What is asked: Nothing but the lines from the line with "For the items" through the end of the data is to be copied, and each is to be copied exactly.

The input:
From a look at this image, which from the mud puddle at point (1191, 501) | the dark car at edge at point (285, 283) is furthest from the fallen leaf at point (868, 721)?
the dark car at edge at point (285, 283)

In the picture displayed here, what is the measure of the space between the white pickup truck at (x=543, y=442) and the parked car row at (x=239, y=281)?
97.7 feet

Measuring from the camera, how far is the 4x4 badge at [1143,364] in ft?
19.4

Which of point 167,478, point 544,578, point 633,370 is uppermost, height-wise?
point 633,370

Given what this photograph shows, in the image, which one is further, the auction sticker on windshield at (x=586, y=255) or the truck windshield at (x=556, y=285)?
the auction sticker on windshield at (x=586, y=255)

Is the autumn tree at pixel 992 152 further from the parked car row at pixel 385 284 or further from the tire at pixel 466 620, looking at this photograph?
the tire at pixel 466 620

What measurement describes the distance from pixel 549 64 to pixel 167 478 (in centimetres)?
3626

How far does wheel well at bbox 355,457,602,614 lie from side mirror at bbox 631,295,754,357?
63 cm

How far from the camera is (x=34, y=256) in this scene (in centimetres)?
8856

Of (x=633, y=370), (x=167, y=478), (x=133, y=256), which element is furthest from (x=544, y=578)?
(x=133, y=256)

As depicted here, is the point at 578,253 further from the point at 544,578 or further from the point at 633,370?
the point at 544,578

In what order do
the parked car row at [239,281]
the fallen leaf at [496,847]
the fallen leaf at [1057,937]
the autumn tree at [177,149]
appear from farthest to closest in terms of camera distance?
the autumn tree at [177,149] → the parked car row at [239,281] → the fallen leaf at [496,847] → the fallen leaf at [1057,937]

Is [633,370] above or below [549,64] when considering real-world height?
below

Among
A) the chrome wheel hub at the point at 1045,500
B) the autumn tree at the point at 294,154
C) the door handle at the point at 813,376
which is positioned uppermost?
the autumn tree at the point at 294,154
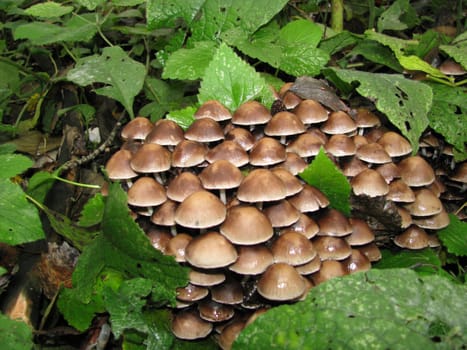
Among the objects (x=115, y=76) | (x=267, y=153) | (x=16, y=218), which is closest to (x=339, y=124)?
(x=267, y=153)

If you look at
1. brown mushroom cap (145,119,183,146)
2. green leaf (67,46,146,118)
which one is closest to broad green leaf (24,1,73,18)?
green leaf (67,46,146,118)

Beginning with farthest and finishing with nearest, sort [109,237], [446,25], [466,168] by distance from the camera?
[446,25] → [466,168] → [109,237]

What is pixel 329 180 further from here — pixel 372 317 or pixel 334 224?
pixel 372 317

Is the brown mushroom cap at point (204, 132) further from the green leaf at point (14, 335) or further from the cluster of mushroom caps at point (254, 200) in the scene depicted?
the green leaf at point (14, 335)

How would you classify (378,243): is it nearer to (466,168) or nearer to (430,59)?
→ (466,168)

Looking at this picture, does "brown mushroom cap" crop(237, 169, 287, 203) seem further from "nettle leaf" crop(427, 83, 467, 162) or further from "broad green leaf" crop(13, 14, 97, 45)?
"broad green leaf" crop(13, 14, 97, 45)

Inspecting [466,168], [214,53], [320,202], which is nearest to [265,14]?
[214,53]

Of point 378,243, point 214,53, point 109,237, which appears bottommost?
point 378,243
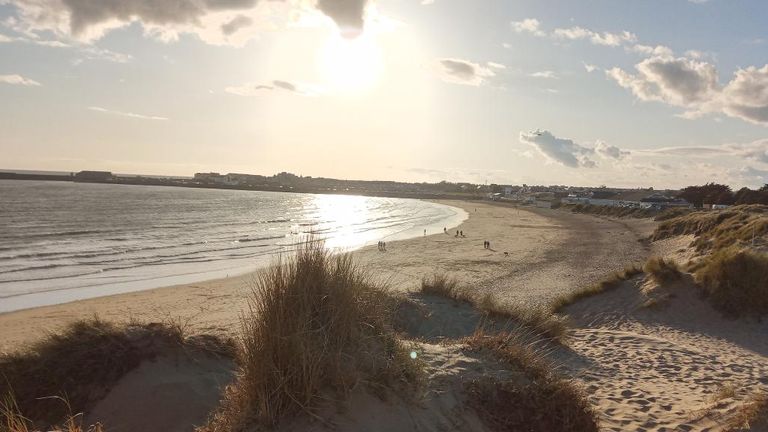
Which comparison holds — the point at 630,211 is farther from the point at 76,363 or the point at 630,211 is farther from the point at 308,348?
the point at 308,348

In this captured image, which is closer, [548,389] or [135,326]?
[548,389]

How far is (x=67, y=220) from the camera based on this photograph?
4200 centimetres

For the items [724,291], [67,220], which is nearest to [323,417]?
[724,291]

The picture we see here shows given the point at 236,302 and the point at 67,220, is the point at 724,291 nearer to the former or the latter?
the point at 236,302

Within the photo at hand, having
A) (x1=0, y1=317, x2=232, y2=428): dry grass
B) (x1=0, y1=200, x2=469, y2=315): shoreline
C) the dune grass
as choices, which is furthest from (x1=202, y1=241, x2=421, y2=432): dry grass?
the dune grass

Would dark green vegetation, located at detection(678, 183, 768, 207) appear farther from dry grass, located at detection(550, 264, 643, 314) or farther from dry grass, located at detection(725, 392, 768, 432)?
dry grass, located at detection(725, 392, 768, 432)

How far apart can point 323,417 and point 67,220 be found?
45947mm

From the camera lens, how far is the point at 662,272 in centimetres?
1438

Output of the task:
For the items [724,291], [67,220], which is nearest to [323,417]?
[724,291]

The picture we see here shows given the point at 236,302 and the point at 67,220, is the point at 724,291 nearer to the former or the latter?
the point at 236,302

Within the photo at hand, having
A) (x1=0, y1=317, x2=232, y2=428): dry grass
B) (x1=0, y1=200, x2=469, y2=315): shoreline
C) the dune grass
as choices, which is furthest from (x1=202, y1=241, x2=421, y2=432): dry grass?
the dune grass

Would dark green vegetation, located at detection(678, 183, 768, 207) appear farther from dry grass, located at detection(550, 264, 643, 314) or farther from dry grass, located at detection(725, 392, 768, 432)?
dry grass, located at detection(725, 392, 768, 432)

How far apart can point 323,417 and point 67,220 be found?
45947mm

From the camera lens, how far is the point at 662,272 in centimetres?
1438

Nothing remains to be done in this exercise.